36 Petit traité d’adultère bourgeois

17 avril 2011

“Chez Madame jusqu’à 5h ou 6h. Elle voulait que je repasse un chemisier compliqué. En soie avec un col à dentelle pour son tailleur rose. Je devais chercher Antonio à l’école mais elle voulait pas me laisser partir. J’ai demandé à ma belle-sœur d’y aller.”

“Vous n’êtes donc pas rentrée chez vous à l’heure habituelle.”
“Non, mon fils était avec ma belle-sœur, j’ai profité pour faire des courses. Ma belle-sœur a l’habitude : Madame veut jamais que je parte. Elle trouve toujours un truc à faire. Un vêtement à repasser. “Vite ! Consuelo. J’ai une réception chez des gens importants”. Ils sont toujours importants ses gens. Le lendemain, elle l’a pas porté mais comme ça, j’ai raté la sortie d’école d’Antonio. Je crois qu’elle aimait ça. Faire mal.”
“Quelqu’un vous a vue à l’heure du crime ?”
“Non.”
“Et ce matin, vous étiez seule avec Monsieur ? Vous lui avez donné son petit déjeuner ?”

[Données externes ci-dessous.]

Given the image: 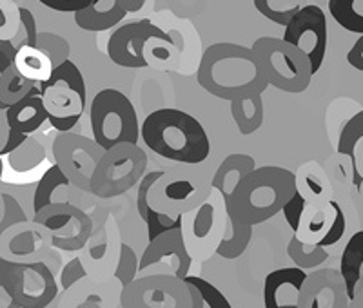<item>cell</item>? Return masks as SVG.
Returning a JSON list of instances; mask_svg holds the SVG:
<instances>
[{
  "label": "cell",
  "instance_id": "cell-1",
  "mask_svg": "<svg viewBox=\"0 0 363 308\" xmlns=\"http://www.w3.org/2000/svg\"><path fill=\"white\" fill-rule=\"evenodd\" d=\"M196 80L209 95L227 102L255 93L262 95L269 86L252 47L233 42H218L203 51Z\"/></svg>",
  "mask_w": 363,
  "mask_h": 308
},
{
  "label": "cell",
  "instance_id": "cell-2",
  "mask_svg": "<svg viewBox=\"0 0 363 308\" xmlns=\"http://www.w3.org/2000/svg\"><path fill=\"white\" fill-rule=\"evenodd\" d=\"M140 140L155 154L174 164H203L211 154L209 136L202 123L174 107L149 113L140 125Z\"/></svg>",
  "mask_w": 363,
  "mask_h": 308
},
{
  "label": "cell",
  "instance_id": "cell-3",
  "mask_svg": "<svg viewBox=\"0 0 363 308\" xmlns=\"http://www.w3.org/2000/svg\"><path fill=\"white\" fill-rule=\"evenodd\" d=\"M294 190V173L277 165H265L242 178L231 196L223 200L227 209L255 227L274 218Z\"/></svg>",
  "mask_w": 363,
  "mask_h": 308
},
{
  "label": "cell",
  "instance_id": "cell-4",
  "mask_svg": "<svg viewBox=\"0 0 363 308\" xmlns=\"http://www.w3.org/2000/svg\"><path fill=\"white\" fill-rule=\"evenodd\" d=\"M213 194V176L202 164H178L162 173L149 189V205L169 218H180Z\"/></svg>",
  "mask_w": 363,
  "mask_h": 308
},
{
  "label": "cell",
  "instance_id": "cell-5",
  "mask_svg": "<svg viewBox=\"0 0 363 308\" xmlns=\"http://www.w3.org/2000/svg\"><path fill=\"white\" fill-rule=\"evenodd\" d=\"M48 123L57 132L73 131L87 105V91L82 71L71 60L62 62L45 82L38 84Z\"/></svg>",
  "mask_w": 363,
  "mask_h": 308
},
{
  "label": "cell",
  "instance_id": "cell-6",
  "mask_svg": "<svg viewBox=\"0 0 363 308\" xmlns=\"http://www.w3.org/2000/svg\"><path fill=\"white\" fill-rule=\"evenodd\" d=\"M91 132L96 144L108 151L118 144H138L140 125L131 100L118 89L99 91L89 105Z\"/></svg>",
  "mask_w": 363,
  "mask_h": 308
},
{
  "label": "cell",
  "instance_id": "cell-7",
  "mask_svg": "<svg viewBox=\"0 0 363 308\" xmlns=\"http://www.w3.org/2000/svg\"><path fill=\"white\" fill-rule=\"evenodd\" d=\"M260 58L267 84L278 91L300 95L309 89L313 80L309 58L284 38L262 37L251 45Z\"/></svg>",
  "mask_w": 363,
  "mask_h": 308
},
{
  "label": "cell",
  "instance_id": "cell-8",
  "mask_svg": "<svg viewBox=\"0 0 363 308\" xmlns=\"http://www.w3.org/2000/svg\"><path fill=\"white\" fill-rule=\"evenodd\" d=\"M147 167V154L138 144H118L104 151L89 181V193L96 198H116L131 190Z\"/></svg>",
  "mask_w": 363,
  "mask_h": 308
},
{
  "label": "cell",
  "instance_id": "cell-9",
  "mask_svg": "<svg viewBox=\"0 0 363 308\" xmlns=\"http://www.w3.org/2000/svg\"><path fill=\"white\" fill-rule=\"evenodd\" d=\"M0 278L21 308H48L58 294L53 270L44 261L0 259Z\"/></svg>",
  "mask_w": 363,
  "mask_h": 308
},
{
  "label": "cell",
  "instance_id": "cell-10",
  "mask_svg": "<svg viewBox=\"0 0 363 308\" xmlns=\"http://www.w3.org/2000/svg\"><path fill=\"white\" fill-rule=\"evenodd\" d=\"M227 209L225 200L216 189L200 207L182 216V234L186 239L187 251L193 259H207L216 254L225 232Z\"/></svg>",
  "mask_w": 363,
  "mask_h": 308
},
{
  "label": "cell",
  "instance_id": "cell-11",
  "mask_svg": "<svg viewBox=\"0 0 363 308\" xmlns=\"http://www.w3.org/2000/svg\"><path fill=\"white\" fill-rule=\"evenodd\" d=\"M191 288L173 274L138 275L120 292L122 308H191Z\"/></svg>",
  "mask_w": 363,
  "mask_h": 308
},
{
  "label": "cell",
  "instance_id": "cell-12",
  "mask_svg": "<svg viewBox=\"0 0 363 308\" xmlns=\"http://www.w3.org/2000/svg\"><path fill=\"white\" fill-rule=\"evenodd\" d=\"M51 154L53 164L60 167L69 183L80 193H89L91 176L104 154V149L96 144L95 138L74 131L58 132L51 145Z\"/></svg>",
  "mask_w": 363,
  "mask_h": 308
},
{
  "label": "cell",
  "instance_id": "cell-13",
  "mask_svg": "<svg viewBox=\"0 0 363 308\" xmlns=\"http://www.w3.org/2000/svg\"><path fill=\"white\" fill-rule=\"evenodd\" d=\"M35 222L51 232L55 249L64 252L82 251L93 234V218L73 203H53L35 212Z\"/></svg>",
  "mask_w": 363,
  "mask_h": 308
},
{
  "label": "cell",
  "instance_id": "cell-14",
  "mask_svg": "<svg viewBox=\"0 0 363 308\" xmlns=\"http://www.w3.org/2000/svg\"><path fill=\"white\" fill-rule=\"evenodd\" d=\"M284 40L293 44L309 58L311 71L316 74L323 66L327 55V17L320 6L309 4L298 13L284 28Z\"/></svg>",
  "mask_w": 363,
  "mask_h": 308
},
{
  "label": "cell",
  "instance_id": "cell-15",
  "mask_svg": "<svg viewBox=\"0 0 363 308\" xmlns=\"http://www.w3.org/2000/svg\"><path fill=\"white\" fill-rule=\"evenodd\" d=\"M345 232V210L336 200H329L325 203H307L294 236L300 241L320 245L329 251L330 246L342 241Z\"/></svg>",
  "mask_w": 363,
  "mask_h": 308
},
{
  "label": "cell",
  "instance_id": "cell-16",
  "mask_svg": "<svg viewBox=\"0 0 363 308\" xmlns=\"http://www.w3.org/2000/svg\"><path fill=\"white\" fill-rule=\"evenodd\" d=\"M191 263L193 258L187 251L182 229H173L147 243L138 265V275L157 274V268L162 267L160 274H173L180 280H186Z\"/></svg>",
  "mask_w": 363,
  "mask_h": 308
},
{
  "label": "cell",
  "instance_id": "cell-17",
  "mask_svg": "<svg viewBox=\"0 0 363 308\" xmlns=\"http://www.w3.org/2000/svg\"><path fill=\"white\" fill-rule=\"evenodd\" d=\"M155 37H169L149 18L129 22L115 29V33L108 40V55L116 66L128 69H142L147 67L145 45Z\"/></svg>",
  "mask_w": 363,
  "mask_h": 308
},
{
  "label": "cell",
  "instance_id": "cell-18",
  "mask_svg": "<svg viewBox=\"0 0 363 308\" xmlns=\"http://www.w3.org/2000/svg\"><path fill=\"white\" fill-rule=\"evenodd\" d=\"M51 243V232L40 223H15L0 234V258L8 261H42Z\"/></svg>",
  "mask_w": 363,
  "mask_h": 308
},
{
  "label": "cell",
  "instance_id": "cell-19",
  "mask_svg": "<svg viewBox=\"0 0 363 308\" xmlns=\"http://www.w3.org/2000/svg\"><path fill=\"white\" fill-rule=\"evenodd\" d=\"M349 301L340 270L322 268L307 274L298 297V308H347Z\"/></svg>",
  "mask_w": 363,
  "mask_h": 308
},
{
  "label": "cell",
  "instance_id": "cell-20",
  "mask_svg": "<svg viewBox=\"0 0 363 308\" xmlns=\"http://www.w3.org/2000/svg\"><path fill=\"white\" fill-rule=\"evenodd\" d=\"M306 278L307 272L298 267L269 272L264 281L265 308H298V297Z\"/></svg>",
  "mask_w": 363,
  "mask_h": 308
},
{
  "label": "cell",
  "instance_id": "cell-21",
  "mask_svg": "<svg viewBox=\"0 0 363 308\" xmlns=\"http://www.w3.org/2000/svg\"><path fill=\"white\" fill-rule=\"evenodd\" d=\"M6 116H8L11 131L18 132V135L33 136L48 122V113H45L44 102H42L38 84L26 98L9 105L6 109Z\"/></svg>",
  "mask_w": 363,
  "mask_h": 308
},
{
  "label": "cell",
  "instance_id": "cell-22",
  "mask_svg": "<svg viewBox=\"0 0 363 308\" xmlns=\"http://www.w3.org/2000/svg\"><path fill=\"white\" fill-rule=\"evenodd\" d=\"M128 17L120 0H91L89 6L74 13V24L84 31L100 33L115 28Z\"/></svg>",
  "mask_w": 363,
  "mask_h": 308
},
{
  "label": "cell",
  "instance_id": "cell-23",
  "mask_svg": "<svg viewBox=\"0 0 363 308\" xmlns=\"http://www.w3.org/2000/svg\"><path fill=\"white\" fill-rule=\"evenodd\" d=\"M164 171H153V173H147L142 176V180L138 181V193H136V210L140 214L142 222L147 227V236L149 241L155 238H158L160 234L167 232V230L180 229L182 225V216L180 218H169L167 214L157 212L153 207L149 205L147 194L149 189L153 187L155 181L162 176Z\"/></svg>",
  "mask_w": 363,
  "mask_h": 308
},
{
  "label": "cell",
  "instance_id": "cell-24",
  "mask_svg": "<svg viewBox=\"0 0 363 308\" xmlns=\"http://www.w3.org/2000/svg\"><path fill=\"white\" fill-rule=\"evenodd\" d=\"M296 193L303 196L307 203H325L333 200V185L318 161H307L294 173Z\"/></svg>",
  "mask_w": 363,
  "mask_h": 308
},
{
  "label": "cell",
  "instance_id": "cell-25",
  "mask_svg": "<svg viewBox=\"0 0 363 308\" xmlns=\"http://www.w3.org/2000/svg\"><path fill=\"white\" fill-rule=\"evenodd\" d=\"M340 274L347 288V296L352 300L358 290L359 283H363V230H358L349 238L340 259Z\"/></svg>",
  "mask_w": 363,
  "mask_h": 308
},
{
  "label": "cell",
  "instance_id": "cell-26",
  "mask_svg": "<svg viewBox=\"0 0 363 308\" xmlns=\"http://www.w3.org/2000/svg\"><path fill=\"white\" fill-rule=\"evenodd\" d=\"M255 169L256 161L249 154H229V156L223 158L222 164L213 174V189L218 190L223 198L231 196L238 181Z\"/></svg>",
  "mask_w": 363,
  "mask_h": 308
},
{
  "label": "cell",
  "instance_id": "cell-27",
  "mask_svg": "<svg viewBox=\"0 0 363 308\" xmlns=\"http://www.w3.org/2000/svg\"><path fill=\"white\" fill-rule=\"evenodd\" d=\"M227 209V205H225ZM252 238V225L236 216L233 210L227 209V223L225 232L220 241L216 254L223 259H236L247 251L249 243Z\"/></svg>",
  "mask_w": 363,
  "mask_h": 308
},
{
  "label": "cell",
  "instance_id": "cell-28",
  "mask_svg": "<svg viewBox=\"0 0 363 308\" xmlns=\"http://www.w3.org/2000/svg\"><path fill=\"white\" fill-rule=\"evenodd\" d=\"M13 67L18 71L22 79L29 82L42 84L50 79L53 73V64L50 57L40 51L37 45H24L13 57Z\"/></svg>",
  "mask_w": 363,
  "mask_h": 308
},
{
  "label": "cell",
  "instance_id": "cell-29",
  "mask_svg": "<svg viewBox=\"0 0 363 308\" xmlns=\"http://www.w3.org/2000/svg\"><path fill=\"white\" fill-rule=\"evenodd\" d=\"M109 236H111V232H109L106 225L100 230H96V232L93 230L89 241L82 249L84 256L80 259H82L87 274L93 272L95 278H100L102 274H108L109 272V259H111L113 251V239Z\"/></svg>",
  "mask_w": 363,
  "mask_h": 308
},
{
  "label": "cell",
  "instance_id": "cell-30",
  "mask_svg": "<svg viewBox=\"0 0 363 308\" xmlns=\"http://www.w3.org/2000/svg\"><path fill=\"white\" fill-rule=\"evenodd\" d=\"M231 116L240 135H255L262 127L265 116L264 100H262L260 93L231 100Z\"/></svg>",
  "mask_w": 363,
  "mask_h": 308
},
{
  "label": "cell",
  "instance_id": "cell-31",
  "mask_svg": "<svg viewBox=\"0 0 363 308\" xmlns=\"http://www.w3.org/2000/svg\"><path fill=\"white\" fill-rule=\"evenodd\" d=\"M71 183L66 178V174L60 171L57 164L51 165L37 183V190L33 196V210L38 212L44 207L53 205V203L66 202V190L69 189Z\"/></svg>",
  "mask_w": 363,
  "mask_h": 308
},
{
  "label": "cell",
  "instance_id": "cell-32",
  "mask_svg": "<svg viewBox=\"0 0 363 308\" xmlns=\"http://www.w3.org/2000/svg\"><path fill=\"white\" fill-rule=\"evenodd\" d=\"M363 140V111L356 113L354 116L347 120L345 125L342 127L338 136V145H336V151L342 156H347L351 160L352 167V183L362 189L363 176L358 171V161H356V147L359 145V142Z\"/></svg>",
  "mask_w": 363,
  "mask_h": 308
},
{
  "label": "cell",
  "instance_id": "cell-33",
  "mask_svg": "<svg viewBox=\"0 0 363 308\" xmlns=\"http://www.w3.org/2000/svg\"><path fill=\"white\" fill-rule=\"evenodd\" d=\"M45 149L35 136H29L28 140L8 154V165L15 173H31L42 161L45 160Z\"/></svg>",
  "mask_w": 363,
  "mask_h": 308
},
{
  "label": "cell",
  "instance_id": "cell-34",
  "mask_svg": "<svg viewBox=\"0 0 363 308\" xmlns=\"http://www.w3.org/2000/svg\"><path fill=\"white\" fill-rule=\"evenodd\" d=\"M329 13L345 31L363 35V0H329Z\"/></svg>",
  "mask_w": 363,
  "mask_h": 308
},
{
  "label": "cell",
  "instance_id": "cell-35",
  "mask_svg": "<svg viewBox=\"0 0 363 308\" xmlns=\"http://www.w3.org/2000/svg\"><path fill=\"white\" fill-rule=\"evenodd\" d=\"M287 254H289L294 267L303 268V270L320 267V265H323L329 259V251L327 249L320 245H309V243L300 241L296 236L291 238L289 245H287Z\"/></svg>",
  "mask_w": 363,
  "mask_h": 308
},
{
  "label": "cell",
  "instance_id": "cell-36",
  "mask_svg": "<svg viewBox=\"0 0 363 308\" xmlns=\"http://www.w3.org/2000/svg\"><path fill=\"white\" fill-rule=\"evenodd\" d=\"M35 86H37L35 82L22 79L11 64L6 69V73L2 74V79H0V102L4 103L6 107L21 102L22 98H26L35 89Z\"/></svg>",
  "mask_w": 363,
  "mask_h": 308
},
{
  "label": "cell",
  "instance_id": "cell-37",
  "mask_svg": "<svg viewBox=\"0 0 363 308\" xmlns=\"http://www.w3.org/2000/svg\"><path fill=\"white\" fill-rule=\"evenodd\" d=\"M37 18L33 17V13L29 11L28 8H21V24H18L17 35L11 38V40H2L0 42V47L8 53V57H15L21 47L24 45H35L37 44Z\"/></svg>",
  "mask_w": 363,
  "mask_h": 308
},
{
  "label": "cell",
  "instance_id": "cell-38",
  "mask_svg": "<svg viewBox=\"0 0 363 308\" xmlns=\"http://www.w3.org/2000/svg\"><path fill=\"white\" fill-rule=\"evenodd\" d=\"M138 265H140V259L136 258L131 246L128 243H120L116 267L113 270V278L118 281L120 288H125L138 278Z\"/></svg>",
  "mask_w": 363,
  "mask_h": 308
},
{
  "label": "cell",
  "instance_id": "cell-39",
  "mask_svg": "<svg viewBox=\"0 0 363 308\" xmlns=\"http://www.w3.org/2000/svg\"><path fill=\"white\" fill-rule=\"evenodd\" d=\"M40 51H44L48 57H50L53 67L60 66L62 62L69 60V42L64 37L57 33H38L37 44H35Z\"/></svg>",
  "mask_w": 363,
  "mask_h": 308
},
{
  "label": "cell",
  "instance_id": "cell-40",
  "mask_svg": "<svg viewBox=\"0 0 363 308\" xmlns=\"http://www.w3.org/2000/svg\"><path fill=\"white\" fill-rule=\"evenodd\" d=\"M21 24V6L15 0H0V42L11 40Z\"/></svg>",
  "mask_w": 363,
  "mask_h": 308
},
{
  "label": "cell",
  "instance_id": "cell-41",
  "mask_svg": "<svg viewBox=\"0 0 363 308\" xmlns=\"http://www.w3.org/2000/svg\"><path fill=\"white\" fill-rule=\"evenodd\" d=\"M186 281L193 285V287L199 288L200 294L203 296L207 308H233L229 300L223 296L222 292H220L213 283H209L207 280L200 278V275H187Z\"/></svg>",
  "mask_w": 363,
  "mask_h": 308
},
{
  "label": "cell",
  "instance_id": "cell-42",
  "mask_svg": "<svg viewBox=\"0 0 363 308\" xmlns=\"http://www.w3.org/2000/svg\"><path fill=\"white\" fill-rule=\"evenodd\" d=\"M252 2H255V8L258 9V13H260L262 17L274 22V24L281 25V28H285V25L289 24L291 18H293L298 13V9H300V6H293V8L289 9H277L271 6V0H252Z\"/></svg>",
  "mask_w": 363,
  "mask_h": 308
},
{
  "label": "cell",
  "instance_id": "cell-43",
  "mask_svg": "<svg viewBox=\"0 0 363 308\" xmlns=\"http://www.w3.org/2000/svg\"><path fill=\"white\" fill-rule=\"evenodd\" d=\"M87 275L89 274H87L86 267H84L82 259L73 258L71 261H67L66 267L62 268V274H60V283H62L64 290H69V288L74 287V285L82 283Z\"/></svg>",
  "mask_w": 363,
  "mask_h": 308
},
{
  "label": "cell",
  "instance_id": "cell-44",
  "mask_svg": "<svg viewBox=\"0 0 363 308\" xmlns=\"http://www.w3.org/2000/svg\"><path fill=\"white\" fill-rule=\"evenodd\" d=\"M306 207H307V202L303 200V196H301L300 193H296V190H294L293 196L287 200V203H285L284 209H281L285 222H287V225L291 227V230H293V232H296L298 225H300L301 214H303Z\"/></svg>",
  "mask_w": 363,
  "mask_h": 308
},
{
  "label": "cell",
  "instance_id": "cell-45",
  "mask_svg": "<svg viewBox=\"0 0 363 308\" xmlns=\"http://www.w3.org/2000/svg\"><path fill=\"white\" fill-rule=\"evenodd\" d=\"M40 4H44L45 8L53 9L58 13H77L80 9H84L86 6H89L91 0H38Z\"/></svg>",
  "mask_w": 363,
  "mask_h": 308
},
{
  "label": "cell",
  "instance_id": "cell-46",
  "mask_svg": "<svg viewBox=\"0 0 363 308\" xmlns=\"http://www.w3.org/2000/svg\"><path fill=\"white\" fill-rule=\"evenodd\" d=\"M347 62L349 66L354 67L356 71H362L363 73V35H359L356 38V42L352 44V47L347 53Z\"/></svg>",
  "mask_w": 363,
  "mask_h": 308
},
{
  "label": "cell",
  "instance_id": "cell-47",
  "mask_svg": "<svg viewBox=\"0 0 363 308\" xmlns=\"http://www.w3.org/2000/svg\"><path fill=\"white\" fill-rule=\"evenodd\" d=\"M28 138H29V136L18 135V132H15V131H11V129H9L8 142H6V145H4V149H2V152H0V158L8 156L9 152H13L17 147H21V145L24 144V142L28 140Z\"/></svg>",
  "mask_w": 363,
  "mask_h": 308
},
{
  "label": "cell",
  "instance_id": "cell-48",
  "mask_svg": "<svg viewBox=\"0 0 363 308\" xmlns=\"http://www.w3.org/2000/svg\"><path fill=\"white\" fill-rule=\"evenodd\" d=\"M0 308H21L17 301L13 300V296L9 294L8 288H6L2 278H0Z\"/></svg>",
  "mask_w": 363,
  "mask_h": 308
},
{
  "label": "cell",
  "instance_id": "cell-49",
  "mask_svg": "<svg viewBox=\"0 0 363 308\" xmlns=\"http://www.w3.org/2000/svg\"><path fill=\"white\" fill-rule=\"evenodd\" d=\"M9 136V123L8 116H6V109H0V152L4 149L6 142Z\"/></svg>",
  "mask_w": 363,
  "mask_h": 308
},
{
  "label": "cell",
  "instance_id": "cell-50",
  "mask_svg": "<svg viewBox=\"0 0 363 308\" xmlns=\"http://www.w3.org/2000/svg\"><path fill=\"white\" fill-rule=\"evenodd\" d=\"M11 64H13L11 58H9L8 53H6V51L2 50V47H0V79H2V74L6 73V69H8V67L11 66ZM0 109H8V107H6L4 103L0 102Z\"/></svg>",
  "mask_w": 363,
  "mask_h": 308
},
{
  "label": "cell",
  "instance_id": "cell-51",
  "mask_svg": "<svg viewBox=\"0 0 363 308\" xmlns=\"http://www.w3.org/2000/svg\"><path fill=\"white\" fill-rule=\"evenodd\" d=\"M189 285L191 288V300H193V304H191V308H206V301H203V296L200 294V290L196 287H193L191 283Z\"/></svg>",
  "mask_w": 363,
  "mask_h": 308
},
{
  "label": "cell",
  "instance_id": "cell-52",
  "mask_svg": "<svg viewBox=\"0 0 363 308\" xmlns=\"http://www.w3.org/2000/svg\"><path fill=\"white\" fill-rule=\"evenodd\" d=\"M120 2H122V6H124L128 13L140 11L145 4V0H120Z\"/></svg>",
  "mask_w": 363,
  "mask_h": 308
},
{
  "label": "cell",
  "instance_id": "cell-53",
  "mask_svg": "<svg viewBox=\"0 0 363 308\" xmlns=\"http://www.w3.org/2000/svg\"><path fill=\"white\" fill-rule=\"evenodd\" d=\"M347 308H363V283H359L358 290H356L354 297L349 301V307Z\"/></svg>",
  "mask_w": 363,
  "mask_h": 308
},
{
  "label": "cell",
  "instance_id": "cell-54",
  "mask_svg": "<svg viewBox=\"0 0 363 308\" xmlns=\"http://www.w3.org/2000/svg\"><path fill=\"white\" fill-rule=\"evenodd\" d=\"M74 308H102V307H100V304H96V303H91V301H86V303L77 304Z\"/></svg>",
  "mask_w": 363,
  "mask_h": 308
},
{
  "label": "cell",
  "instance_id": "cell-55",
  "mask_svg": "<svg viewBox=\"0 0 363 308\" xmlns=\"http://www.w3.org/2000/svg\"><path fill=\"white\" fill-rule=\"evenodd\" d=\"M2 174H4V164H2V158H0V181H2Z\"/></svg>",
  "mask_w": 363,
  "mask_h": 308
}]
</instances>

Consuelo ne cilla pas. Elle avait dans les yeux une sorte de douceur apitoyée.
“Vous croyez que je les ai tués ? L’Eglise, c’est pas “œil pour œil”, si ? Je veux partir, c’est tout. Retourner chez nous à Coimbra si je retrouve pas une maison ici. Je ne veux pas partir chaque fin de semaine nettoyer le petit château de Normandie. Arracher les herbes. Balayer les traces de pattes du chat. Désinfecter par terre. Je ne vois plus mon mari et mon fils. Donc, c’est fini.”

Elle n’avait pas l’air plus inquiète d’être accusée qu’Alex Lombard. Elle trouvait comme cette dernière que l’hypothèse était amusante mais ne la concernait pas. Vogel commençait à être fatigué de ces femmes tranquilles qui semblaient sincèrement désolées de ne pas faire l’affaire et de lui laisser son problème sur les bras. Il quitta la cuisine avec Beaudoin et poussa un gros soupir.
“Tu ne la vois pas non plus écraser la cervelle de sa patronne ni verser le bouillon d’onze heures à notre habit vert, c’est ça ?”
“C’est ça.”

A ce moment, Consuelo toussota dans leur dos.
“Je ne suis pas seule avec Monsieur ce matin. Quelqu’un est venu. Monsieur a téléphoné quand sa fille est sortie. Il m’a dit : “Occupe-toi de Shéhérazade, elle est triste”. Si on sonnait, il ouvrira. Il attend un "professeur". Il habitait pas loin le professeur. Il a sonné cinq minutes après et il sentait le parfum.”

“Vous l’avez déjà rencontré ?”
“Jamais.”
“Je sais qu’il avait une autre femme. Madame a pleuré, a crié. Elle disait “J’ai perdu ma vie pour toi”. Monsieur a dit que c’est fini mais moi, je ne le crois pas. Un homme comme lui a toujours une autre femme en plus de sa femme. Madame est morte, l’autre arrive. Pour Madame, c’était pareil. Il trouve un appartement à côté. C’est très pratique.”